SNE and \(t\)-SNE¶

\(t\)-Distributed Stochastic Neighborhood Embedding [van der Maaten & Hinton 2008]. Read as “tisney”.

We first introduce its precursor SNE [Hinton & Roweis 2002].

SNE Objective¶

SNE is suitable when we

want visualization of static data set, i.e. \(k=3\) or \(k=3\).
don’t need an out-of-sample extension.

Most nonlinear methods try to maintain global similarity measures (inner product or distance) in the original space \(\mathcal{X}\) and the low-dimensional projections \(\mathcal{Y}\). It’s actually impossible to actually maintin distances/similarities when we squash to only 2-3 dimensions.

In contrast, SNE instead tries to maintain neighborhood properties: If \(\boldsymbol{x}_i ,\boldsymbol{x}_j\) are likely to be neighbors in the original space, then their mappings in the low-dim space \(\boldsymbol{z}_i , \boldsymbol{z}_j\) should also be neighbors.

Define the probability that point \(\boldsymbol{x}_i\) would pick \(\boldsymbol{x}_j\) as its neighbor as

\[\begin{split} p_{j \mid i}=\left\{\begin{array}{ll} \frac{\exp \left( \left(-|| \boldsymbol{x}_{i}-\boldsymbol{x}_{j} \|^{2}\right) / 2 \sigma_{i}^{2} \right)}{\sum_{k \neq i} \exp \left( \left(-|| \boldsymbol{x}_{i}-\boldsymbol{x}_{k} \|^{2}\right) / 2 \sigma_{i}^{2} \right)} & \text { if } i \neq j \\ 0 & \text { if } i=j \end{array}\right. \end{split}\]

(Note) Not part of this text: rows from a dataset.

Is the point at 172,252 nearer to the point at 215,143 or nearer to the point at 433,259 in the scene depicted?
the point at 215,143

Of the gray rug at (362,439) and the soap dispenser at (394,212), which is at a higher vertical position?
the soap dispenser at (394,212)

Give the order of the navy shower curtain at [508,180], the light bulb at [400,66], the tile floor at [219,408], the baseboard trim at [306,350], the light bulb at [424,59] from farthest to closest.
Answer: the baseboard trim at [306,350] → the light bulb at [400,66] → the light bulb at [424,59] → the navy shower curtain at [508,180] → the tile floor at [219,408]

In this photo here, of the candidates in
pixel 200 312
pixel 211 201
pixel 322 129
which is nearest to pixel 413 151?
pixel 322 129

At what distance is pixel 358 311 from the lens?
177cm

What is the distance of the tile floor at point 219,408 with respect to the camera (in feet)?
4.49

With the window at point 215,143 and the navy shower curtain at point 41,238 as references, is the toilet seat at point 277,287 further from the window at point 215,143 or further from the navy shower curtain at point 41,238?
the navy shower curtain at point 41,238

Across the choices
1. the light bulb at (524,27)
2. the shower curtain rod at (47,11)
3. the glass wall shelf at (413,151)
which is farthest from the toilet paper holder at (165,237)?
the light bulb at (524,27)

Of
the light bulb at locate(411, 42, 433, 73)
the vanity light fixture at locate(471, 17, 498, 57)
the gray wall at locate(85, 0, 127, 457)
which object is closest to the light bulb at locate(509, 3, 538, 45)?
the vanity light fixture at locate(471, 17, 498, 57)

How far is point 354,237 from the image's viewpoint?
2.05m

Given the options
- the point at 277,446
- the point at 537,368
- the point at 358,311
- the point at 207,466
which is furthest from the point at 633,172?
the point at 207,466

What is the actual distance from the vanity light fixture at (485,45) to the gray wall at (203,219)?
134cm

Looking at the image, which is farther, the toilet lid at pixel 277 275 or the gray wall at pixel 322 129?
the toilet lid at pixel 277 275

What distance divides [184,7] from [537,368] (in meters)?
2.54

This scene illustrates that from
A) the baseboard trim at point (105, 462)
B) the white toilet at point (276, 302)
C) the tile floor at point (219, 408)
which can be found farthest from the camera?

where \(\sigma_i\) is a data point-specific variance of Gaussian centered at \(\boldsymbol{x}_i\), to be introduced later.

In the low-dimensional space, the probability is

\[\begin{split} q_{j \mid i}=\left\{\begin{array}{ll} \frac{\exp \left(-|| \boldsymbol{z}_{i}-\boldsymbol{z}_{j} \|^{2}\right)}{\sum_{k \neq i} \exp \left(-|| \boldsymbol{z}_{i}-\boldsymbol{z}_{k}||^{2}\right)} & \text { if } i \neq j \\ 0 & \text { if } i=j \end{array}\right. \end{split}\]

Note that there is no \(\sigma^2 _i\). We keep variance fixed in low-dim space since changing it just rescales mapping.

SNE wants these two distributions to be as similar as possible. How to measure the similarity of two distributions?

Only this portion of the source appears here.